Abstract Objective: We repeatedly immunized mice normally not prone to autoimmune diseases with the same antigen to show that repeated immunization reproducibly led to the development of SLE, where full-matured CTL generated via antigen cross-presentation caused lupus nephritis. Here we clarify the molecular mechanism of antigen cross-presentation in relation to SLE. Methods: Bone marrow-derived dendritic cell (BMDC) from BALB/c mice was cultured with fluorescent-labeled OVA. Early endosome antigen 1 (EEA1), calnexin and Sec61 were detected using immunofluorescent staining. For in vivo study, BALB/c mice were repeatedly immunized with OVA to evoke SLE. Exotoxin A was co-immunized with OVA to inhibit Sec61. Proteinuria and IFNγ-producing CD8+ T cell were measured. Results: Upon culture of BMDC, OVA was co-localized with the endosomal marker EEA1, and subsequently separated from EEA1. OVA was never co-localized with the endoplasmic reticulum (ER) marker calnexin.
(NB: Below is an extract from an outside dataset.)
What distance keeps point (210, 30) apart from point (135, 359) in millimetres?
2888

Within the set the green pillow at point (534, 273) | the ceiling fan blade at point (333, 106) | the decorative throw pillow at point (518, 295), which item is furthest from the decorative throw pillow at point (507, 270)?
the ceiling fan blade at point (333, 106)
Instead, OVA was co-localized with a translocon, Sec61, indicating that OVA was exported directly from endosome to cytoplasm via Sec61. Generation of both CTL and lupus nephritis was abrogated by in vivo treatment with exotoxin A, an inhibitor of Sec61. Thus, export of antigen from endosome to cytoplasm via Sec61 is essential for antigen cross-presentation. Conclusion: Direct export of antigen from endosome to cytoplasm via Sec61 is essential both for antigen cross-presentation and induction of lupus nephritis.